When it comes to cash deals, the great equalizer is today's low interest rates. The market's willingness to provide financing for mega-deals at historically low rates can make even premium prices attractive to the right buyer – which is to say, a buyer who doesn't want to miss out on important consolidation opportunities and doesn't mind leveraging up the corporate balance sheet.

"These are big, industry-changing deals we're talking about," one investment banker says. "In many cases, you know you're not going to see another target like this any time soon. A CEO has to decide: Are you involved in where your sector is going next or aren't you?"
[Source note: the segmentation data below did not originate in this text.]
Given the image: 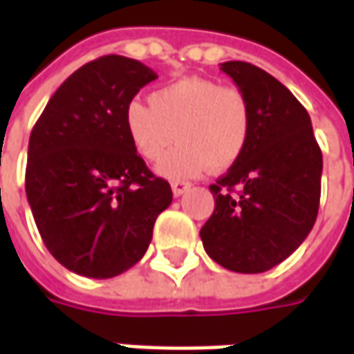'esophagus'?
Listing matches in <instances>:
<instances>
[{"instance_id": "34e87169", "label": "esophagus", "mask_w": 354, "mask_h": 354, "mask_svg": "<svg viewBox=\"0 0 354 354\" xmlns=\"http://www.w3.org/2000/svg\"><path fill=\"white\" fill-rule=\"evenodd\" d=\"M189 187H192V184L186 182V180H174V182H172V194H174L176 197L184 196Z\"/></svg>"}]
</instances>
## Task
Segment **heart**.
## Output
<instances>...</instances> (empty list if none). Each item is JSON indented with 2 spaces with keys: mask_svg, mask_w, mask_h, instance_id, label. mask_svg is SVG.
<instances>
[{
  "mask_svg": "<svg viewBox=\"0 0 354 354\" xmlns=\"http://www.w3.org/2000/svg\"><path fill=\"white\" fill-rule=\"evenodd\" d=\"M252 106L238 86L207 77H184L153 91L149 106L131 102L126 131L137 155L155 162L176 137L157 172L168 180L227 170L244 155L252 136Z\"/></svg>",
  "mask_w": 354,
  "mask_h": 354,
  "instance_id": "b5f03b06",
  "label": "heart"
}]
</instances>
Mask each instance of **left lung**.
Segmentation results:
<instances>
[{"label":"left lung","instance_id":"8db88e82","mask_svg":"<svg viewBox=\"0 0 354 354\" xmlns=\"http://www.w3.org/2000/svg\"><path fill=\"white\" fill-rule=\"evenodd\" d=\"M252 106L244 155L211 184L215 211L199 236L209 258L236 273H263L297 250L316 223L322 151L306 108L273 75L225 62Z\"/></svg>","mask_w":354,"mask_h":354}]
</instances>
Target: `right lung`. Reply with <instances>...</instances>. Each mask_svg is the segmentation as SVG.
<instances>
[{
	"instance_id": "1",
	"label": "right lung",
	"mask_w": 354,
	"mask_h": 354,
	"mask_svg": "<svg viewBox=\"0 0 354 354\" xmlns=\"http://www.w3.org/2000/svg\"><path fill=\"white\" fill-rule=\"evenodd\" d=\"M157 73L124 56L79 67L48 100L28 141L25 189L48 252L69 271L110 279L145 256L170 184L137 155L126 110Z\"/></svg>"
}]
</instances>
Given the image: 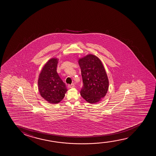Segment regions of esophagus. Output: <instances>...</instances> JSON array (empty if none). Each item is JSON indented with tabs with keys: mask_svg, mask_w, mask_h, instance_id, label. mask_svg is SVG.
<instances>
[{
	"mask_svg": "<svg viewBox=\"0 0 156 156\" xmlns=\"http://www.w3.org/2000/svg\"><path fill=\"white\" fill-rule=\"evenodd\" d=\"M74 87H75V84L74 83H73L71 85H68V87L70 88H73Z\"/></svg>",
	"mask_w": 156,
	"mask_h": 156,
	"instance_id": "34e87169",
	"label": "esophagus"
}]
</instances>
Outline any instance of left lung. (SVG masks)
Returning <instances> with one entry per match:
<instances>
[{"mask_svg":"<svg viewBox=\"0 0 156 156\" xmlns=\"http://www.w3.org/2000/svg\"><path fill=\"white\" fill-rule=\"evenodd\" d=\"M78 62L83 82L80 95L90 104L100 102L106 95L109 85L102 62L98 56L91 54L79 58Z\"/></svg>","mask_w":156,"mask_h":156,"instance_id":"obj_1","label":"left lung"}]
</instances>
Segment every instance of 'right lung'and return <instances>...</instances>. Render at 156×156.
<instances>
[{
    "instance_id": "1",
    "label": "right lung",
    "mask_w": 156,
    "mask_h": 156,
    "mask_svg": "<svg viewBox=\"0 0 156 156\" xmlns=\"http://www.w3.org/2000/svg\"><path fill=\"white\" fill-rule=\"evenodd\" d=\"M57 58L47 61L39 73L38 88L41 97L50 104H58L63 99L68 91L66 84L56 72Z\"/></svg>"
}]
</instances>
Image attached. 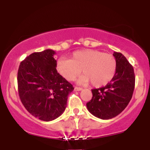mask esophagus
I'll return each mask as SVG.
<instances>
[{
  "mask_svg": "<svg viewBox=\"0 0 150 150\" xmlns=\"http://www.w3.org/2000/svg\"><path fill=\"white\" fill-rule=\"evenodd\" d=\"M74 90H75V91H81V90H82V88H81V87H75V88H74Z\"/></svg>",
  "mask_w": 150,
  "mask_h": 150,
  "instance_id": "1",
  "label": "esophagus"
}]
</instances>
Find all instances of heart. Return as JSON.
Listing matches in <instances>:
<instances>
[{"instance_id": "1", "label": "heart", "mask_w": 150, "mask_h": 150, "mask_svg": "<svg viewBox=\"0 0 150 150\" xmlns=\"http://www.w3.org/2000/svg\"><path fill=\"white\" fill-rule=\"evenodd\" d=\"M117 62L111 53L94 49H82L73 53L70 58H60L56 62V70L62 77L73 81L80 75L78 82L86 85L92 82L94 87L107 85L114 77Z\"/></svg>"}]
</instances>
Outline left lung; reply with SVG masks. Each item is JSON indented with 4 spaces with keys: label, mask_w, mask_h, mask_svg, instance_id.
Here are the masks:
<instances>
[{
    "label": "left lung",
    "mask_w": 150,
    "mask_h": 150,
    "mask_svg": "<svg viewBox=\"0 0 150 150\" xmlns=\"http://www.w3.org/2000/svg\"><path fill=\"white\" fill-rule=\"evenodd\" d=\"M113 55L117 62L114 77L105 87L92 89V98L87 103L89 112L103 120L121 113L130 102L135 88L133 67L122 53L114 52Z\"/></svg>",
    "instance_id": "1"
}]
</instances>
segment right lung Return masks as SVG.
I'll list each match as a JSON object with an SVG mask.
<instances>
[{"label": "right lung", "instance_id": "obj_1", "mask_svg": "<svg viewBox=\"0 0 150 150\" xmlns=\"http://www.w3.org/2000/svg\"><path fill=\"white\" fill-rule=\"evenodd\" d=\"M51 49L34 52L20 63L18 72L20 99L32 116L53 120L64 112L74 87L56 70Z\"/></svg>", "mask_w": 150, "mask_h": 150}]
</instances>
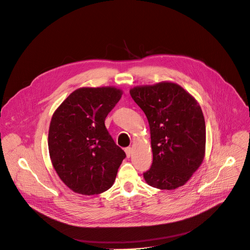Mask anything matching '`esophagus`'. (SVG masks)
I'll return each mask as SVG.
<instances>
[{"label":"esophagus","instance_id":"1","mask_svg":"<svg viewBox=\"0 0 250 250\" xmlns=\"http://www.w3.org/2000/svg\"><path fill=\"white\" fill-rule=\"evenodd\" d=\"M132 151H133V149H132L131 147H127V148H125V153H126V155H127V157H128V158H130V156L132 155Z\"/></svg>","mask_w":250,"mask_h":250}]
</instances>
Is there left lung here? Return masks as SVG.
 <instances>
[{"label": "left lung", "instance_id": "left-lung-1", "mask_svg": "<svg viewBox=\"0 0 250 250\" xmlns=\"http://www.w3.org/2000/svg\"><path fill=\"white\" fill-rule=\"evenodd\" d=\"M131 97L147 116L153 163L143 174L153 188L184 186L201 166L206 150V123L197 100L173 82L138 86Z\"/></svg>", "mask_w": 250, "mask_h": 250}]
</instances>
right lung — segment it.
Returning <instances> with one entry per match:
<instances>
[{"label": "right lung", "instance_id": "1", "mask_svg": "<svg viewBox=\"0 0 250 250\" xmlns=\"http://www.w3.org/2000/svg\"><path fill=\"white\" fill-rule=\"evenodd\" d=\"M122 95L115 87H83L55 110L48 130L54 170L74 192L98 195L112 187L125 152L105 127Z\"/></svg>", "mask_w": 250, "mask_h": 250}]
</instances>
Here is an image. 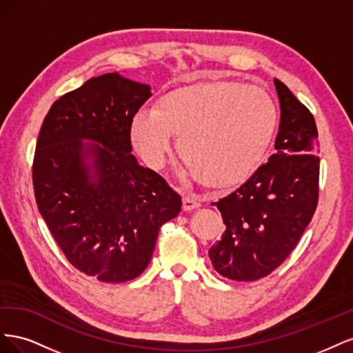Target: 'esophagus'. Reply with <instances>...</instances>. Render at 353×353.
Here are the masks:
<instances>
[{
    "label": "esophagus",
    "mask_w": 353,
    "mask_h": 353,
    "mask_svg": "<svg viewBox=\"0 0 353 353\" xmlns=\"http://www.w3.org/2000/svg\"><path fill=\"white\" fill-rule=\"evenodd\" d=\"M200 206L199 203V199L196 194L193 193H184L183 196V208L184 210H193V209H197Z\"/></svg>",
    "instance_id": "34e87169"
}]
</instances>
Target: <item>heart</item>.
Returning <instances> with one entry per match:
<instances>
[{"label": "heart", "mask_w": 353, "mask_h": 353, "mask_svg": "<svg viewBox=\"0 0 353 353\" xmlns=\"http://www.w3.org/2000/svg\"><path fill=\"white\" fill-rule=\"evenodd\" d=\"M279 121L265 90L232 81L199 82L166 92L154 110L138 112L132 140L159 166L178 137V153L201 184L230 188L248 179L263 160Z\"/></svg>", "instance_id": "b5f03b06"}]
</instances>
History suggests caution. Only about 25 per cent of mergers add significant value, while another 25 per cent turn out to be essentially break-even transactions, Mr. Jamrozinski of Deloitte estimates. The remaining half of mergers actually destroy value.

The flurry of takeovers in Canada back in 2006 underline the dangers. Vale, which acquired nickel giant Inco, has seen its stock plunge in recent years, in part because of slumping nickel prices. U.S. Steel, which took over Stelco, put the unit into creditor protection in 2014 as the entire steel industry continued to struggle with dismal prices.
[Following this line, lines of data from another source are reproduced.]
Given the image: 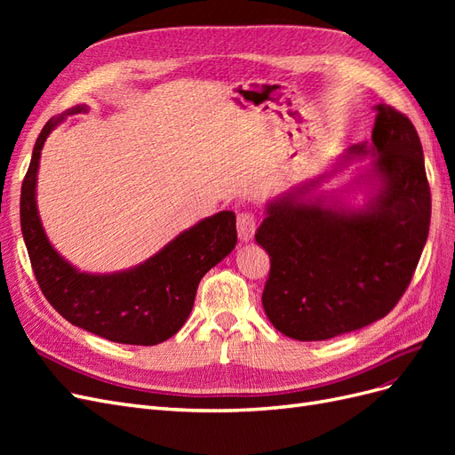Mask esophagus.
Instances as JSON below:
<instances>
[{"mask_svg":"<svg viewBox=\"0 0 455 455\" xmlns=\"http://www.w3.org/2000/svg\"><path fill=\"white\" fill-rule=\"evenodd\" d=\"M256 231V216L252 212H241L237 216V235L241 243H249Z\"/></svg>","mask_w":455,"mask_h":455,"instance_id":"esophagus-1","label":"esophagus"}]
</instances>
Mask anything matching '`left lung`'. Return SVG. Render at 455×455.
<instances>
[{
    "label": "left lung",
    "instance_id": "1",
    "mask_svg": "<svg viewBox=\"0 0 455 455\" xmlns=\"http://www.w3.org/2000/svg\"><path fill=\"white\" fill-rule=\"evenodd\" d=\"M363 156L371 163L351 187L315 196L321 180ZM334 167L269 199L256 231L271 261L261 306L281 334L298 341L383 319L408 288L429 235L423 149L404 114L378 104L371 140L351 146ZM355 187L367 194L363 207L340 196Z\"/></svg>",
    "mask_w": 455,
    "mask_h": 455
}]
</instances>
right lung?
Returning <instances> with one entry per match:
<instances>
[{"mask_svg": "<svg viewBox=\"0 0 455 455\" xmlns=\"http://www.w3.org/2000/svg\"><path fill=\"white\" fill-rule=\"evenodd\" d=\"M87 109L85 104L74 106L41 129L22 182V237L41 292L68 323L116 343L157 346L188 321L204 273L235 249V214L222 211L203 218L134 267L114 273L79 271L51 244L39 218L36 188L41 149L49 134L68 116Z\"/></svg>", "mask_w": 455, "mask_h": 455, "instance_id": "add662e5", "label": "right lung"}]
</instances>
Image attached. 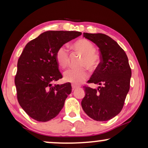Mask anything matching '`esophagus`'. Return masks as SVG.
<instances>
[{
	"label": "esophagus",
	"instance_id": "34e87169",
	"mask_svg": "<svg viewBox=\"0 0 148 148\" xmlns=\"http://www.w3.org/2000/svg\"><path fill=\"white\" fill-rule=\"evenodd\" d=\"M72 90L73 91H74L75 90V89H77L78 88V86H75L74 84H72Z\"/></svg>",
	"mask_w": 148,
	"mask_h": 148
}]
</instances>
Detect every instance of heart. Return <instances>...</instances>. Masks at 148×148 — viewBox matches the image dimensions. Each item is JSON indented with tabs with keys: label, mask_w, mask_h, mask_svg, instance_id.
<instances>
[{
	"label": "heart",
	"mask_w": 148,
	"mask_h": 148,
	"mask_svg": "<svg viewBox=\"0 0 148 148\" xmlns=\"http://www.w3.org/2000/svg\"><path fill=\"white\" fill-rule=\"evenodd\" d=\"M74 48L83 54V58L80 60L79 66H84L94 69L98 66L100 57L95 52V47L92 42L86 39L79 40L73 44ZM56 60L60 67L65 68L69 62V50L65 46L58 48L55 55ZM88 72L84 66L78 68H71L64 73V79L67 82L75 84H80L86 79Z\"/></svg>",
	"instance_id": "b5f03b06"
}]
</instances>
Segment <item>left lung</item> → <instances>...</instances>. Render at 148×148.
Segmentation results:
<instances>
[{
	"mask_svg": "<svg viewBox=\"0 0 148 148\" xmlns=\"http://www.w3.org/2000/svg\"><path fill=\"white\" fill-rule=\"evenodd\" d=\"M99 48L101 62L89 83L100 85L98 89L84 86L83 110L97 121L114 118L122 110L130 88L131 69L127 56L118 43L103 34L84 33Z\"/></svg>",
	"mask_w": 148,
	"mask_h": 148,
	"instance_id": "8db88e82",
	"label": "left lung"
}]
</instances>
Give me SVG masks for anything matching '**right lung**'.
<instances>
[{
	"label": "right lung",
	"mask_w": 148,
	"mask_h": 148,
	"mask_svg": "<svg viewBox=\"0 0 148 148\" xmlns=\"http://www.w3.org/2000/svg\"><path fill=\"white\" fill-rule=\"evenodd\" d=\"M81 35V32L74 31L45 32L24 48L18 60L15 84L20 106L32 119L46 122L63 108L72 88L67 83L52 84L62 77L56 52Z\"/></svg>",
	"instance_id": "add662e5"
}]
</instances>
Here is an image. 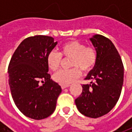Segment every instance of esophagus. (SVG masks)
<instances>
[{"mask_svg":"<svg viewBox=\"0 0 132 132\" xmlns=\"http://www.w3.org/2000/svg\"><path fill=\"white\" fill-rule=\"evenodd\" d=\"M69 86H70L69 84H68V85H61V88L62 89L66 88H68V87H69Z\"/></svg>","mask_w":132,"mask_h":132,"instance_id":"esophagus-1","label":"esophagus"}]
</instances>
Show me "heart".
I'll return each mask as SVG.
<instances>
[{
    "label": "heart",
    "mask_w": 132,
    "mask_h": 132,
    "mask_svg": "<svg viewBox=\"0 0 132 132\" xmlns=\"http://www.w3.org/2000/svg\"><path fill=\"white\" fill-rule=\"evenodd\" d=\"M62 56L70 57L71 66H74L70 69H63L53 76V79L61 85H68L73 83L81 75L80 69L87 72L94 68L97 60V53L95 47L86 46L78 40H71L63 43L61 46V52L51 50L46 58V64L52 71H56L62 60Z\"/></svg>",
    "instance_id": "b5f03b06"
}]
</instances>
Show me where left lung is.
Returning <instances> with one entry per match:
<instances>
[{"label":"left lung","mask_w":132,"mask_h":132,"mask_svg":"<svg viewBox=\"0 0 132 132\" xmlns=\"http://www.w3.org/2000/svg\"><path fill=\"white\" fill-rule=\"evenodd\" d=\"M97 53V60L83 85V92L75 100L78 110L83 115L97 118L114 107L122 92L124 66L113 43L108 38L95 35L90 39Z\"/></svg>","instance_id":"obj_1"}]
</instances>
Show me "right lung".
<instances>
[{
	"label": "right lung",
	"instance_id": "add662e5",
	"mask_svg": "<svg viewBox=\"0 0 132 132\" xmlns=\"http://www.w3.org/2000/svg\"><path fill=\"white\" fill-rule=\"evenodd\" d=\"M56 44L52 37H30L22 42L10 59L7 72L13 101L22 113L32 119L50 116L61 92L47 73L46 61L47 54Z\"/></svg>",
	"mask_w": 132,
	"mask_h": 132
}]
</instances>
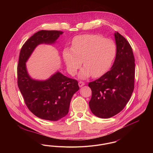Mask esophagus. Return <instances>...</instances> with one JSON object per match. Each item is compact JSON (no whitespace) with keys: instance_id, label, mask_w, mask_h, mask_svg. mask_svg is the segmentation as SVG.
I'll return each instance as SVG.
<instances>
[{"instance_id":"obj_1","label":"esophagus","mask_w":153,"mask_h":153,"mask_svg":"<svg viewBox=\"0 0 153 153\" xmlns=\"http://www.w3.org/2000/svg\"><path fill=\"white\" fill-rule=\"evenodd\" d=\"M85 85V83L84 82H82V81H80L79 82V85L80 87H82V86H84Z\"/></svg>"}]
</instances>
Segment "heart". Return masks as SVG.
<instances>
[{
    "label": "heart",
    "instance_id": "b5f03b06",
    "mask_svg": "<svg viewBox=\"0 0 153 153\" xmlns=\"http://www.w3.org/2000/svg\"><path fill=\"white\" fill-rule=\"evenodd\" d=\"M63 58L68 72L76 74L82 65L79 78L85 80L91 77H99L110 68L117 54L115 42L96 34H84L74 37L72 48H65Z\"/></svg>",
    "mask_w": 153,
    "mask_h": 153
}]
</instances>
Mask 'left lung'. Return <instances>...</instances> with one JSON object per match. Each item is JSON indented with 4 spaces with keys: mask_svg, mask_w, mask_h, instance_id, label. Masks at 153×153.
<instances>
[{
    "mask_svg": "<svg viewBox=\"0 0 153 153\" xmlns=\"http://www.w3.org/2000/svg\"><path fill=\"white\" fill-rule=\"evenodd\" d=\"M115 61L111 70L88 84L92 90L89 102L92 114L106 119L119 113L129 101L134 88L135 59L129 42L118 32Z\"/></svg>",
    "mask_w": 153,
    "mask_h": 153,
    "instance_id": "1",
    "label": "left lung"
}]
</instances>
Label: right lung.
I'll use <instances>...</instances> for the list:
<instances>
[{
    "mask_svg": "<svg viewBox=\"0 0 153 153\" xmlns=\"http://www.w3.org/2000/svg\"><path fill=\"white\" fill-rule=\"evenodd\" d=\"M62 33L56 30L36 32L22 46L17 68L18 85L27 108L38 117L51 121L68 114L72 97L79 89L78 82L58 71L46 80L33 79L26 62L37 46L55 44Z\"/></svg>",
    "mask_w": 153,
    "mask_h": 153,
    "instance_id": "obj_1",
    "label": "right lung"
}]
</instances>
The biggest winners from the current takeover frenzy will be companies that focus on what happens after the deal, Mr. Jamrozinski says. "M&A is hard to do. From our experience, where companies have been successful and created value, the key is often the discipline and approach they use post-merger rather than the price they paid going in."

Still, despite all the risks involved, he thinks the recent outburst of M&A is positive for Corporate Canada, a sign of more executives taking a long-term viewpoint. "This is a good story for Canada," he says. "There are far more companies out there thinking about where they want to be in 2020 or 2025 and pondering the strategies and technology they need to get there."